Scams and financial abuse targeting older adults are vastly under-reported. Victims include both wealthy and low-income older Americans. In 2021, over 90,000 older Americans over age 65 were victims of fraud, estimated at $1.7 billion in personal losses.
Common scams targeting older adults include government imposters/impersonators, robocalls, sweepstakes and lottery scams, telephone scams like voice phishing (fraudulent phone calls to trick people into giving money or sharing personal information), computer tech support scams, “grandparent,” romance, and investment scams.
An older adult’s vulnerability to financial abuse and scams can stem from social, emotional/psychiatric, and cognitive problems. Clinicians and families should consider these factors when an older adult makes financial decisions with the potential for fraud.
Social Risk Factors
Dependence on others, including family members who could exploit them, makes an older person more susceptible to fraud and scams. An older person’s reliance often results from impaired functional ability and physical frailty.
Generational and cultural factors, like a belief that decision-making authority rests with others (such as doctors or family members), can make an older person more prone to scams, especially when fraud involves decisions about healthcare and finances.
Limited social network size is a risk factor for elder financial abuse, due to the lack of support to help an older person identify potential scams, exploitation, and scammers. Loneliness and social isolation, frequent in older adults, are associated with increased stress, unhealthy habits, and strained relationships. Romance scams, in which criminals adopt fake online identities and gain victims’ affection and trust, use the pretense of a love or close relationship to control and take advantage of the victim.
Emotional and Psychiatric Risk Factors
Depression and anxiety can impair an older person’s ability to recognize and weigh the risks and benefits of financial decisions. Significant psychiatric disturbances, such as paranoia, agitation, or disinhibition, can impair an older person’s reasoning and judgment to identify and avoid scams. Fear of abandonment by loved ones can lead elders to comply with a scammer’s demands.
Additional emotional and psychiatric risk factors for scams in older adults include:
- High level of neuroticism (e.g., more prone to distress than the average person)
- Problems with emotional regulation (e.g., high risk-seeking, impulsiveness, lack of patience)
- An overly trusting nature (e.g., agreeableness and being willing to cooperate; behaving honestly and expecting others to act the same)
Cognitive Risk Factors
Cognitive deficits can affect a person’s ability to apply knowledge and use good judgment in all decisions, including financial ones. Older adults with dementia typically have decreased insight and awareness of their deficits, limiting their ability to recognize a scam.
Cognitive decline can affect memory, speed of processing information, problem-solving, mathematical skills, language, and other areas of thinking. Memory deficits can affect an older person’s ability to remember past scams or recall what is happening to them. Attention deficits can cause older people difficulty in focusing on the essential details of a situation, rendering them more vulnerable to scams. Language deficits can affect a person’s ability to understand indicators of potential fraud, communicate with others, and seek help if needed.

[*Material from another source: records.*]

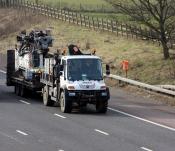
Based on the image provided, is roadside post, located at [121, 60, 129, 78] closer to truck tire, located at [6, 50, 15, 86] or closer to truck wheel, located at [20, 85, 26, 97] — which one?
truck tire, located at [6, 50, 15, 86]

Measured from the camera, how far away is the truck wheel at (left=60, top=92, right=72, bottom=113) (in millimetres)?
27938

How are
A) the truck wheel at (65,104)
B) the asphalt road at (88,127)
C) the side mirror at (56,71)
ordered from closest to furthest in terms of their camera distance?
the asphalt road at (88,127) < the truck wheel at (65,104) < the side mirror at (56,71)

Medical conditions (such as traumatic brain injury, stroke, and developmental disabilities) and medications (including painkillers, tranquilizers, sleep aids, and certain drugs used for urinary incontinence) can impair an older person’s mental abilities, thinking and judgment — transiently, reversibly, progressively, or permanently.
Intact social, emotional/psychiatric, and cognitive functioning enables us to recognize a potential scammer’s motives. Vulnerabilities in older people can lead to poor financial judgment, enabling fraudsters to drain their bank accounts.
Reducing the Risk
When older adults and their families can work together, they are more apt to keep their money. We all know what is said about “prevention” – it is better than “cure.” With scams, it is often impossible to fix the financial damage after it has happened. Seniors and caregivers can stay safe by learning about various scams and how to prevent and detect financial exploitation. The Federal Trade Commission (FTC) and the American Association of Retired Persons (AARP) regularly publish scam alerts. Older adults and their families can also work with professionals, including their doctor(s), financial planners, and elder law attorneys, to better understand their financial decisions and potential risks.